I’ve heard quite a few stories of undesirables being on the prowl in camping areas. This bunch is also the most popular with archery hunters now that the idiotic regulation against carrying a firearm while bow hunting has been rescinded in Oregon.
It’s impossible to get .44 Magnum levels of power in a semi-automatic pistol package of reasonable size. The 10 mm auto is as good as it gets, as it beats the .357 handily with full-power loads and approaches .41 Magnum without quite getting there.

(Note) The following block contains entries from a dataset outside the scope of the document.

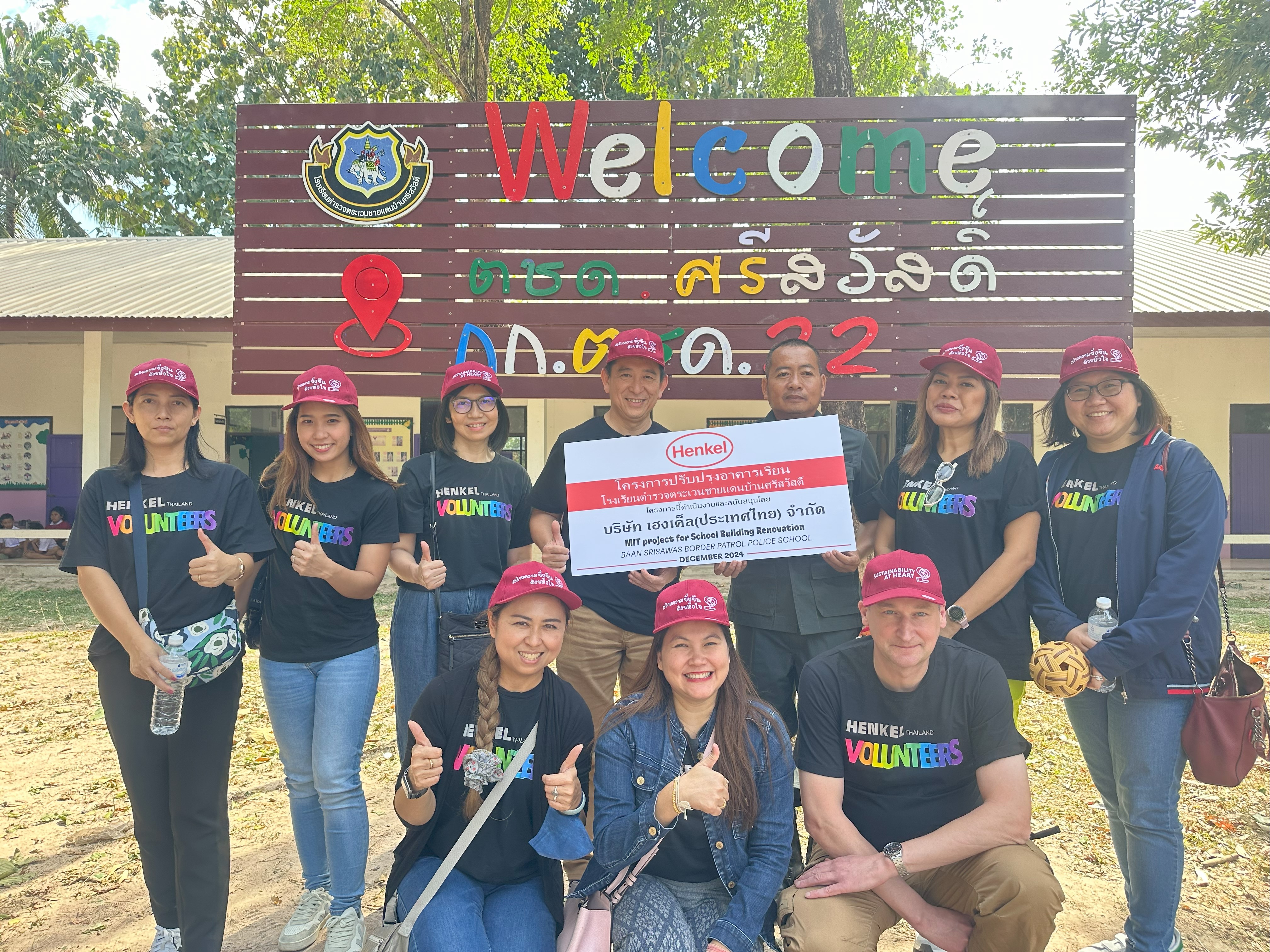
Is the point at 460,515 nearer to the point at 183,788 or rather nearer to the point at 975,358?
the point at 183,788

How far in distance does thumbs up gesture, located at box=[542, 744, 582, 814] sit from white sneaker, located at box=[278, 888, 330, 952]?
130cm

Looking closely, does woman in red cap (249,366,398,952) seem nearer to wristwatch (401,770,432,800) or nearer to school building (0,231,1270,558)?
wristwatch (401,770,432,800)

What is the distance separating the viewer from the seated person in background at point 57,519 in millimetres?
14828

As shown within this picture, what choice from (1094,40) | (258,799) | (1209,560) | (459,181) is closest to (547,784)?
(1209,560)

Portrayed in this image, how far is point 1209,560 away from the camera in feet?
9.62

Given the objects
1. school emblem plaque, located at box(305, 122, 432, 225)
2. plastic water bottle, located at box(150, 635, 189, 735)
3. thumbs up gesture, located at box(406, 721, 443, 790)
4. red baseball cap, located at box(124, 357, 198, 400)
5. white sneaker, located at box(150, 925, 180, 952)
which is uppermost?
school emblem plaque, located at box(305, 122, 432, 225)

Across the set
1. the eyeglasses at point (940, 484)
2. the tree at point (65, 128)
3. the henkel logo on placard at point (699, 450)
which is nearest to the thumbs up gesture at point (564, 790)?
the henkel logo on placard at point (699, 450)

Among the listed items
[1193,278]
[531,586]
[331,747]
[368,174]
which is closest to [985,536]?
[531,586]

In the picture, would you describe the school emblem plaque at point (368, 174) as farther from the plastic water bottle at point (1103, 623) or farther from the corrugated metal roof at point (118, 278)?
the corrugated metal roof at point (118, 278)

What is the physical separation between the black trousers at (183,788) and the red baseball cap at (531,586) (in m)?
1.02

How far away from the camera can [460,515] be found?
352 cm

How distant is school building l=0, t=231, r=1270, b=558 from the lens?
1242 cm

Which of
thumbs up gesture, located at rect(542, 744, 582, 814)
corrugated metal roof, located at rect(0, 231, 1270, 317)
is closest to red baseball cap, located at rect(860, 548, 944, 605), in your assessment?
thumbs up gesture, located at rect(542, 744, 582, 814)

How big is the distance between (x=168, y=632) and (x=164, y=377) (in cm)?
87
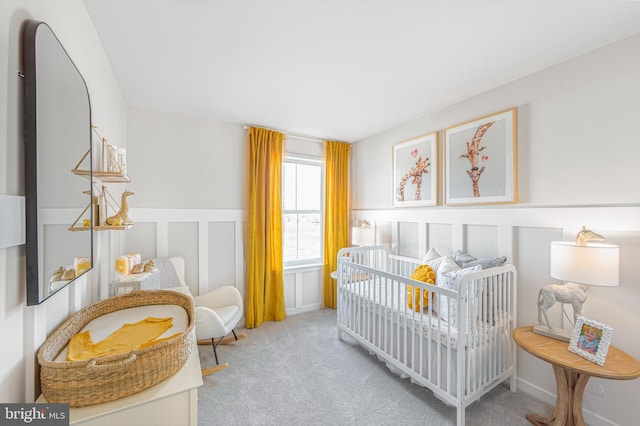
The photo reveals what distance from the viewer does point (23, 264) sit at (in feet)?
2.61

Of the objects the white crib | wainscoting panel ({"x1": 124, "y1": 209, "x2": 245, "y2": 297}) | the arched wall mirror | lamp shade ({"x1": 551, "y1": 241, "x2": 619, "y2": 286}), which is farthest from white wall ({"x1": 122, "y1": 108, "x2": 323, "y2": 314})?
lamp shade ({"x1": 551, "y1": 241, "x2": 619, "y2": 286})

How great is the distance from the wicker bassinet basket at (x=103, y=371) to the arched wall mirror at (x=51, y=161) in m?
0.21

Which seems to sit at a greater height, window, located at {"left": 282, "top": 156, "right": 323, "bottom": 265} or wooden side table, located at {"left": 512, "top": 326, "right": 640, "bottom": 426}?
window, located at {"left": 282, "top": 156, "right": 323, "bottom": 265}

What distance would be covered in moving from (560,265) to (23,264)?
8.06ft

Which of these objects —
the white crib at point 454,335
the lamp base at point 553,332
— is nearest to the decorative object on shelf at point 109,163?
the white crib at point 454,335

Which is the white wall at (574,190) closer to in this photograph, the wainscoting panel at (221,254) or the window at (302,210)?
the window at (302,210)

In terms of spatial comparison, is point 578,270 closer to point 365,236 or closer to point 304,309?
point 365,236

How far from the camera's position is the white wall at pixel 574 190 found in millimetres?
1550

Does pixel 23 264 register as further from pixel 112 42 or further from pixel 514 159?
pixel 514 159

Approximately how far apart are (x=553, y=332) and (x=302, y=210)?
273 centimetres

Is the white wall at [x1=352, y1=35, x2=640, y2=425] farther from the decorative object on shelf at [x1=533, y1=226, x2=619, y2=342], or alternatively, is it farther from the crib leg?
the crib leg

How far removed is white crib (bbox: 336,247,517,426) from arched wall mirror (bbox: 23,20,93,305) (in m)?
1.91

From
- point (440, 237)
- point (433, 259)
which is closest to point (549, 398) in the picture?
point (433, 259)

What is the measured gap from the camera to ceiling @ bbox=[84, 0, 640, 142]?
135 centimetres
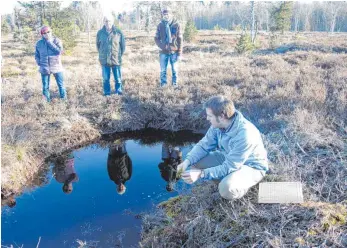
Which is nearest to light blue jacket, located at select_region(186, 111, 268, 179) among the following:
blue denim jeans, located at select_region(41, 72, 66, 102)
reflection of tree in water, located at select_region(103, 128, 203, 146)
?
reflection of tree in water, located at select_region(103, 128, 203, 146)

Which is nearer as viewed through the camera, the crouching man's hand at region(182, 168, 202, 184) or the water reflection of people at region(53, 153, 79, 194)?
the crouching man's hand at region(182, 168, 202, 184)

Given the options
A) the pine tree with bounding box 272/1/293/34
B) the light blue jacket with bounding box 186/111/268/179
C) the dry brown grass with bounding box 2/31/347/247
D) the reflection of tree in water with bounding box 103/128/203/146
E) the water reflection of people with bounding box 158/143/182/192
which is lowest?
the water reflection of people with bounding box 158/143/182/192

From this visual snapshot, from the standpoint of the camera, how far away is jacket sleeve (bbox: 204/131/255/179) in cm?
342

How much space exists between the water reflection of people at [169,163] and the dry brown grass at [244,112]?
0.95 meters

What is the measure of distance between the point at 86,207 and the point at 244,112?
4.45m

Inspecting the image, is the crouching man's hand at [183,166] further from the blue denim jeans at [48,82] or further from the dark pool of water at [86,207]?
the blue denim jeans at [48,82]

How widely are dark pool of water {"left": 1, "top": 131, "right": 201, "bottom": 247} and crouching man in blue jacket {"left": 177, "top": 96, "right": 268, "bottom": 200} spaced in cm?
148

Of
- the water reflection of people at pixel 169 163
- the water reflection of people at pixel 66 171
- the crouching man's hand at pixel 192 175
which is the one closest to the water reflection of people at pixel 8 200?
the water reflection of people at pixel 66 171

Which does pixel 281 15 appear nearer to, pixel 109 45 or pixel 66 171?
pixel 109 45

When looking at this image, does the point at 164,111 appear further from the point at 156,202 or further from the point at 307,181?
the point at 307,181

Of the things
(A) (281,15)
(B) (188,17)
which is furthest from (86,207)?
(B) (188,17)

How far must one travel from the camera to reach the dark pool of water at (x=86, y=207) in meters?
4.32

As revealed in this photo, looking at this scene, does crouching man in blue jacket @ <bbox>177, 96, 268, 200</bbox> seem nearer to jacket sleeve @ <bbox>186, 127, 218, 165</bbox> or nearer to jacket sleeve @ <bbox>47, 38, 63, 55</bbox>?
jacket sleeve @ <bbox>186, 127, 218, 165</bbox>

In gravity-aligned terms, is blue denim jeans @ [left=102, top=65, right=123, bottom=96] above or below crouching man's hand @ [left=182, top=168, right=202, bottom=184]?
above
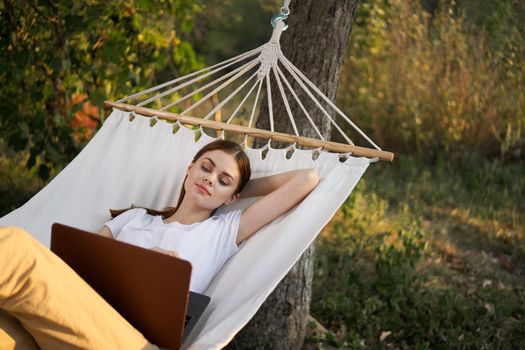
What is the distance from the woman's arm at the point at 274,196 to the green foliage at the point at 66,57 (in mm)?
1416

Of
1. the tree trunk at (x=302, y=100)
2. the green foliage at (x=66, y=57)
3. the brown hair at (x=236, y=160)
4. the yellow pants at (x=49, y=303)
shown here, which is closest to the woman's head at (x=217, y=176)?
the brown hair at (x=236, y=160)

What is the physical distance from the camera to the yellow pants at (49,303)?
5.41 feet

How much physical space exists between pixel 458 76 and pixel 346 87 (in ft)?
2.93

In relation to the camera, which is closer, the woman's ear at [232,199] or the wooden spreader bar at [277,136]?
the wooden spreader bar at [277,136]

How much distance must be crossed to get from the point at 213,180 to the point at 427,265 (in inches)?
66.4

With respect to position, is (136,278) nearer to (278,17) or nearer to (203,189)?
(203,189)

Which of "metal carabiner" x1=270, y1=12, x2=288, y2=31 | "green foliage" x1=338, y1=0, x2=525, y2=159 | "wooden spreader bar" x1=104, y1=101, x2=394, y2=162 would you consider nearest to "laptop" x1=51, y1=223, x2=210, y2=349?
"wooden spreader bar" x1=104, y1=101, x2=394, y2=162

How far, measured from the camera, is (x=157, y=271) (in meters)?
1.78

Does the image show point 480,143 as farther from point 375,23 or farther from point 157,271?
point 157,271

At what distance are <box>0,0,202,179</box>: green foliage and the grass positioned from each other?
4.09ft

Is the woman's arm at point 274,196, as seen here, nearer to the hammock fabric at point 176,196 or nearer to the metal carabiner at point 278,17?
the hammock fabric at point 176,196

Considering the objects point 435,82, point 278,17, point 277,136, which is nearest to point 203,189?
point 277,136

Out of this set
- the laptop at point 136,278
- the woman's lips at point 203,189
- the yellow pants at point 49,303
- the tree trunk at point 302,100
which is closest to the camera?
the yellow pants at point 49,303

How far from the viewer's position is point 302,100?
2.69m
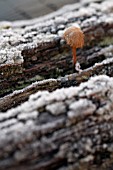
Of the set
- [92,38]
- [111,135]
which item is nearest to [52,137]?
[111,135]

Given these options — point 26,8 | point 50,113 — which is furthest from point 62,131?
point 26,8

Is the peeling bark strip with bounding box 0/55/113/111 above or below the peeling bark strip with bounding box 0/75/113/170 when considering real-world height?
above

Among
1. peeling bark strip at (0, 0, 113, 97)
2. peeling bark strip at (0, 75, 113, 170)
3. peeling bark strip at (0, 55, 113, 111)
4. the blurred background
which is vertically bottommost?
peeling bark strip at (0, 75, 113, 170)

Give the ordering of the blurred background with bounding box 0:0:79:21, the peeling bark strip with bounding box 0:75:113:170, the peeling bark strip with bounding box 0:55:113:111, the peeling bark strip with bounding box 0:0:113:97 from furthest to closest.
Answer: the blurred background with bounding box 0:0:79:21
the peeling bark strip with bounding box 0:0:113:97
the peeling bark strip with bounding box 0:55:113:111
the peeling bark strip with bounding box 0:75:113:170

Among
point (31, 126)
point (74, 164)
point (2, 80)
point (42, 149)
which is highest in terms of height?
point (2, 80)

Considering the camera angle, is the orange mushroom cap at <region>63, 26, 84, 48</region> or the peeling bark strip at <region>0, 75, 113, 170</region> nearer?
the peeling bark strip at <region>0, 75, 113, 170</region>

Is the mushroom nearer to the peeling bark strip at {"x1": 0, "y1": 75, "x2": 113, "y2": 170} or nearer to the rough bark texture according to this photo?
the rough bark texture

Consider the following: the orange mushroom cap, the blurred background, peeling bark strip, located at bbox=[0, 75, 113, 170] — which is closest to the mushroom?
the orange mushroom cap

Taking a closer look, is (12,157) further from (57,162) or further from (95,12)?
(95,12)

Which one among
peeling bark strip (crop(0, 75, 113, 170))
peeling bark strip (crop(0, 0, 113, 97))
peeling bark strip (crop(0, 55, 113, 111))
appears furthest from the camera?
peeling bark strip (crop(0, 0, 113, 97))
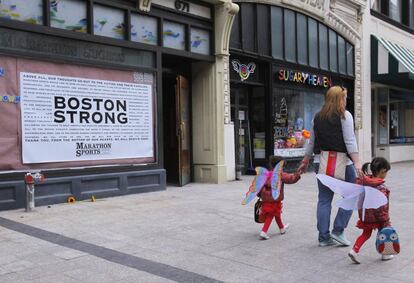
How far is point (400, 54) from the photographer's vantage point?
1900 cm

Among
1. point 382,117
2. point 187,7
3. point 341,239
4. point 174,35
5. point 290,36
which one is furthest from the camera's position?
point 382,117

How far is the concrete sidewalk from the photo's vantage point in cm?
471

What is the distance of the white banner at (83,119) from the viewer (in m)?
8.51

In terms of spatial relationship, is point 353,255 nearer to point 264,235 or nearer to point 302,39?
point 264,235

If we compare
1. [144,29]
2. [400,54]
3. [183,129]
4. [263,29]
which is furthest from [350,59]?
[144,29]

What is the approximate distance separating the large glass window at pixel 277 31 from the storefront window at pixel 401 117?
9313 mm

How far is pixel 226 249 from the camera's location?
5707mm

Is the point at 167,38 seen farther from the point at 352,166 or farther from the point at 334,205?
the point at 352,166

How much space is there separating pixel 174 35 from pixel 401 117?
15.1 metres

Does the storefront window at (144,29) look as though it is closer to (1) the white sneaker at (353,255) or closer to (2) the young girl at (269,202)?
(2) the young girl at (269,202)

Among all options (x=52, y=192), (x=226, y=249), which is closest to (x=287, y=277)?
(x=226, y=249)

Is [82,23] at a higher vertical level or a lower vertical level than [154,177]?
higher

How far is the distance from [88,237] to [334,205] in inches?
183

The top .44 Magnums in a 4-inch revolver barrel are going to put out around 1,000 to 1,100 foot pounds of muzzle energy. The .41 gets you down to about 700 to 800 while the 10 mm can do 650 to 750 – not bad at all, considering the best you can do in a .357 is less than 600. The 10 mm also kicks less than even the weaker .357 and substantially less than the .41 and .44.
These conveniently sized handguns are mostly going to be carried for defensive purposes.
Against a two-legged predator I would feel comfortable with any of them and even throw in the 9 mm and 40 S&W.
I would feel confident with any of them against a cougar as well, but would feel a little less so with the 9mm. Cougars don’t seem to want to put up a fight the vast majority of the time if they are shot, or shot at, with a firearm.
The same can kind of be said about a black bear but if they decide they are going to attack, they don’t want to stop until they are sure the job has been done. I’ve always seen and heard bear experts say not to play dead with a black bear; they are more likely to run away than a brown, but if they decide to attack you, fighting with everything you have is the only hope of survival.
Personally I’d take a .44 Magnum if I had to use a portable belt gun against a black bear.
I guess it’s a good thing that we don’t have to worry about brown bears and grizzlies in our area but I wouldn’t mind if there were a few around in the wilderness.
If I ever do have to get into a fight with one I hope to have a reliable 12 gauge with Hevi-Shot (made in Sweet Home!) buckshot on board.
As far as handguns go,: the big boomer .454, .460 and .500s get the nod but I’d rather carry a light shotgun and a reasonable belt gun or .22 handgun than only a heavy handgun.
The muzzle-loading hunter has a specific dilemma in Oregon, since the regulations say that you can not posses any “other” firearm while black powder hunting. This is odd to me, since the muzzle loader is not legally a firearm.
It seems that the “gray” area would allow for carrying a black powder handgun. The obvious choice would be a .44 caliber revolver. The problem is that the power of these six guns is rather anemic by modern standards, only around 120-170 foot pounds.
There are, however, two exceptions. One is the old Colt Walker, which puts out 400-500 foot pounds of muzzle energy but it is extremely large and heavy. Ruger offered the best solution but sadly hasn’t for years; the Old Army. It had the power of the Walker but in a much more “packable” size, thanks to its modern engineering and metallurgy.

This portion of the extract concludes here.